NO SPOILERS AHEAD. NOT AT ALL.
In life, experiences become meaningful with reflection in time. Because in life idea and emotion come separately. The two realms influence each other, but first one, then the other. If you see a dead body in the street, you're struck by a rush of adrenaline. Perhaps you drive away in fear. Later, in the coolness of time, you may reflect on the meaning of this stranger's demise, on your own mortality, on life in the shadow of death. In fact, in life, moments that blaze with a fusion of idea and emotion are so rare, when they happen you think you're having a religious experience.
But whereas life separates meaning from emotion, art unites them. In art, experiences are meaningful at the instant they happen. Story is an instrument by which you create such epiphanies at will, the phenomenon known as aesthetic emotion - the simultaneous encounter of thought and feeling. You might forget the day you saw a dead body in the street, but the death of Hamlet haunts you forever. A story well told gives you the very thing you cannot get from life: meaningful emotional experience. In this sense, story is, at heart, nonintellectual - it does not express ideas in the dry, intellectual arguments of an essay. But this is not to say story is anti-intellectual. We pray that the writer has ideas of import and insight. Rather, the exchange between artist and audience expresses idea directly through the senses and perceptions, intuition and emotion.

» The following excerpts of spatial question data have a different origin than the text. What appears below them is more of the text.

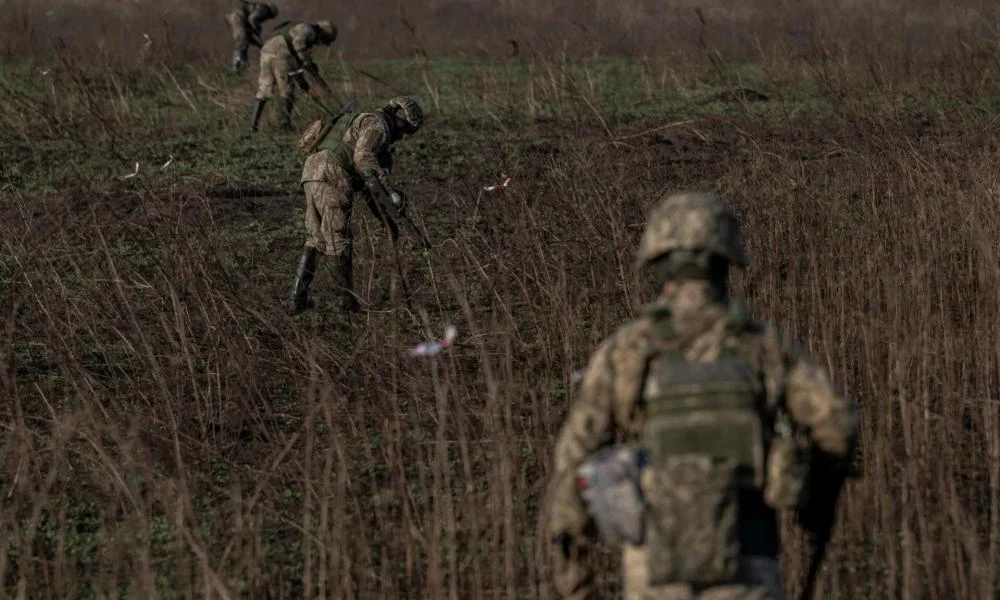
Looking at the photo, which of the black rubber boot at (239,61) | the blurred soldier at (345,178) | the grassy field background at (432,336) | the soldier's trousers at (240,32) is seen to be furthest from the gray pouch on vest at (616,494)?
the soldier's trousers at (240,32)

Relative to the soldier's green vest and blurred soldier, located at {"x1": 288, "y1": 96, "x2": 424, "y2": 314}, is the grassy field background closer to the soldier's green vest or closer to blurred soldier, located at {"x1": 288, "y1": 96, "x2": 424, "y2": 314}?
blurred soldier, located at {"x1": 288, "y1": 96, "x2": 424, "y2": 314}

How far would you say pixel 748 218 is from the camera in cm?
760

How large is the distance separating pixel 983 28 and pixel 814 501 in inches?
750

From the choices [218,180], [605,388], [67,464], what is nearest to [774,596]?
[605,388]

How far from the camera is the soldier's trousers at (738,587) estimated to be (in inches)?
124

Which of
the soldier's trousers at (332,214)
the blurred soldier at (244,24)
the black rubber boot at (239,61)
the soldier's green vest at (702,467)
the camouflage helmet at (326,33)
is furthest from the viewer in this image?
the blurred soldier at (244,24)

(Excuse me for interrupting Mr. McKee for a very brief illustration of the above-mentioned concept. Watch any movie directed by Rajkumar Hirani, who is perhaps the only filmmaker in the commerical Hindi movie space constantly exploring the communication of ideas through very basic emotions of joy and pain, all through well-crafted stories. Four movies, and all have this in common - the artist's pursuit of aesthetic emotion. Now, read on, for McKee has more to say.)
The danger is this: When your premise is an idea you feel you must prove to the world, and you design your story as an undeniable certification of that idea, you set yourself on the road to didacticism. Misusing and abusing art to preach, your screenplay will become a thesis film, a thinly disguised sermon as you strive in a single stroke to convert the world. Didacticism results from the naive enthusiasm that fiction can be used like a scalpel to cut out the cancers of the world. The finest writers have dialectical, flexible minds that easily shift points of view. They see the positive, the negative, and all shades of irony, seeking the truth of these views honestly and convincingly. This omniscience forces them to become even more creative, more imaginative, and more insightful. Ultimately, they express what they deeply believe, but not until they have allowed themselves to weigh each living issue and experience all its possibilities.
Master storytellers never explain. They do the hard, painfully creative thing - they dramatize. Explanations of authorial ideas, whether in dialogue or narration, seriously diminish a film's quality. A great story authenticates its ideas solely within the dynamics of its events. Failure to express a view of life through the pure, honest consequences of human choice and action is a creative defeat no amount of clever language can salvage.